▶ [ASSIGNMENT]
Return exactly, please, the lines from the one containing "Property to rent" to the last line of the entries below, and nothing else, leaving pictures out.
====== MATERIALS PROVIDED ======
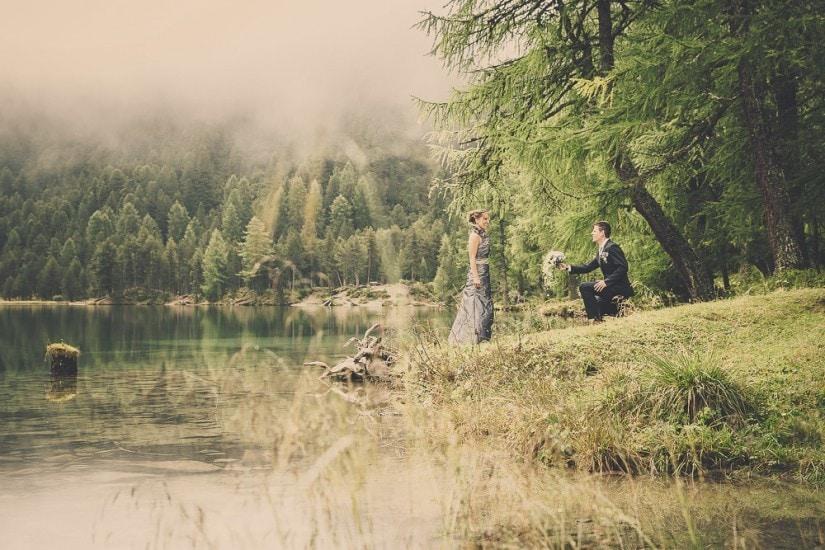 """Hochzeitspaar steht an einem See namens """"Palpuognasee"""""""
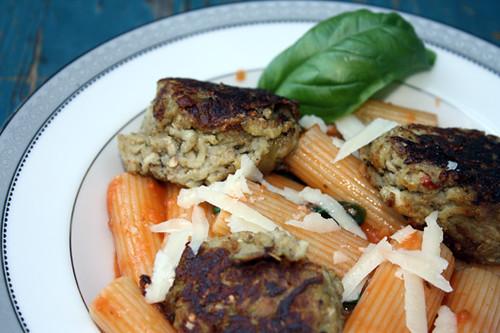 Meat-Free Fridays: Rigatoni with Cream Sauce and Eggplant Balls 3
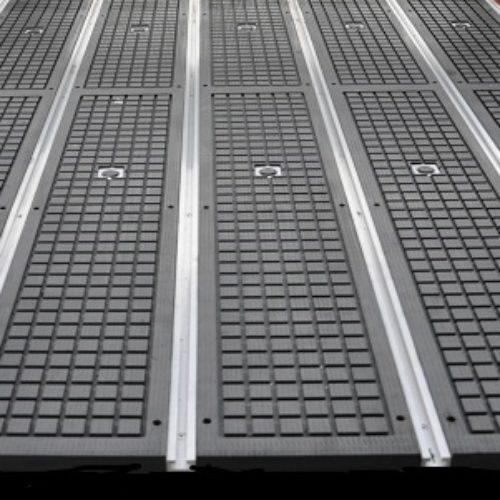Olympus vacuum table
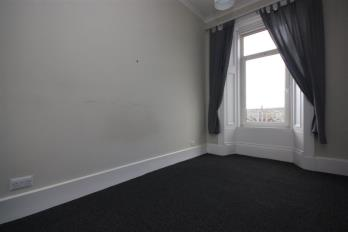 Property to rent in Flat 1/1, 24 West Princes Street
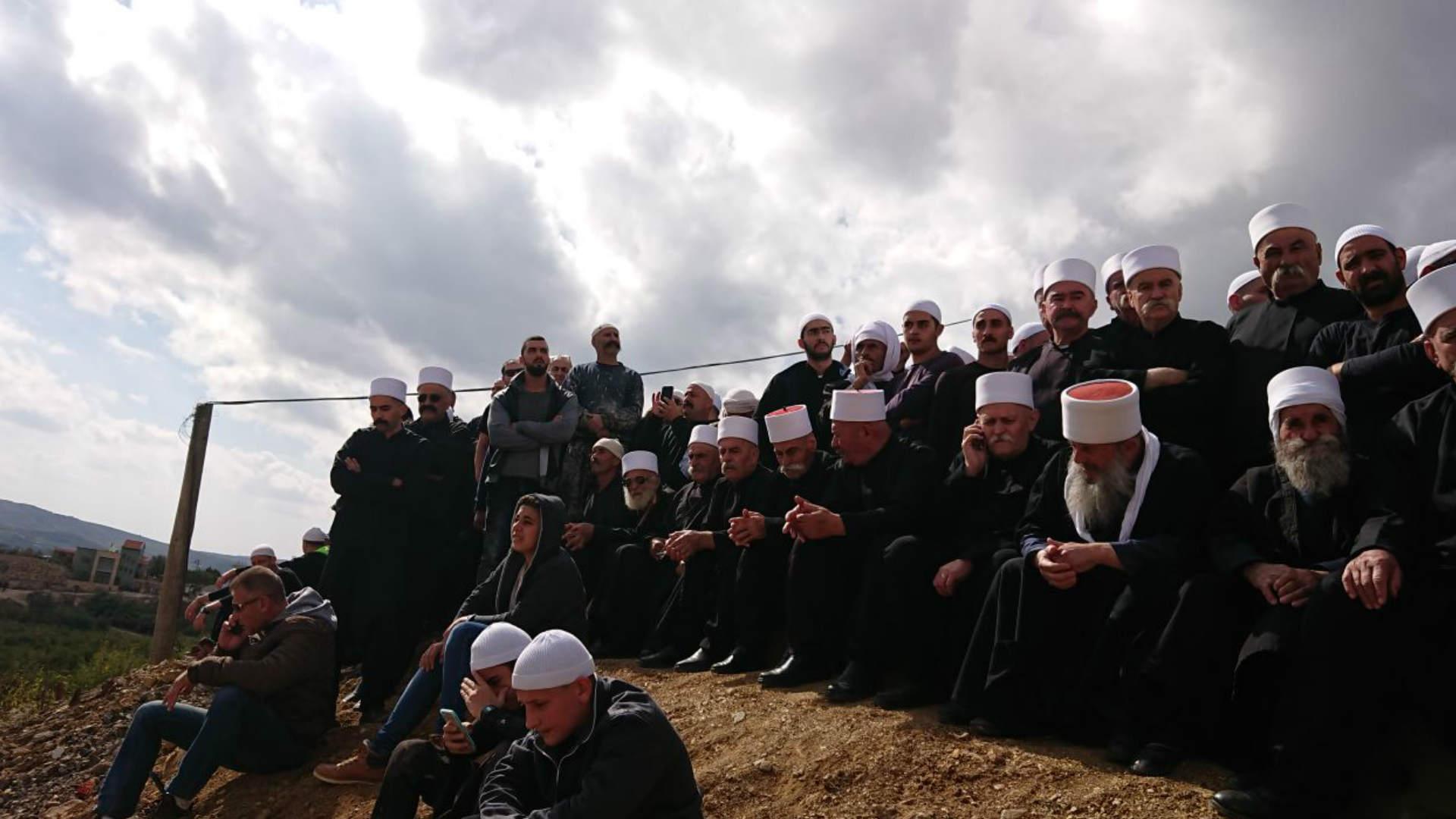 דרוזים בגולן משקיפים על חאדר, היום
======
▶ [EXERCISE RESPONSE]
 Property to rent in Flat 1/1, 24 West Princes Street
 דרוזים בגולן משקיפים על חאדר, היום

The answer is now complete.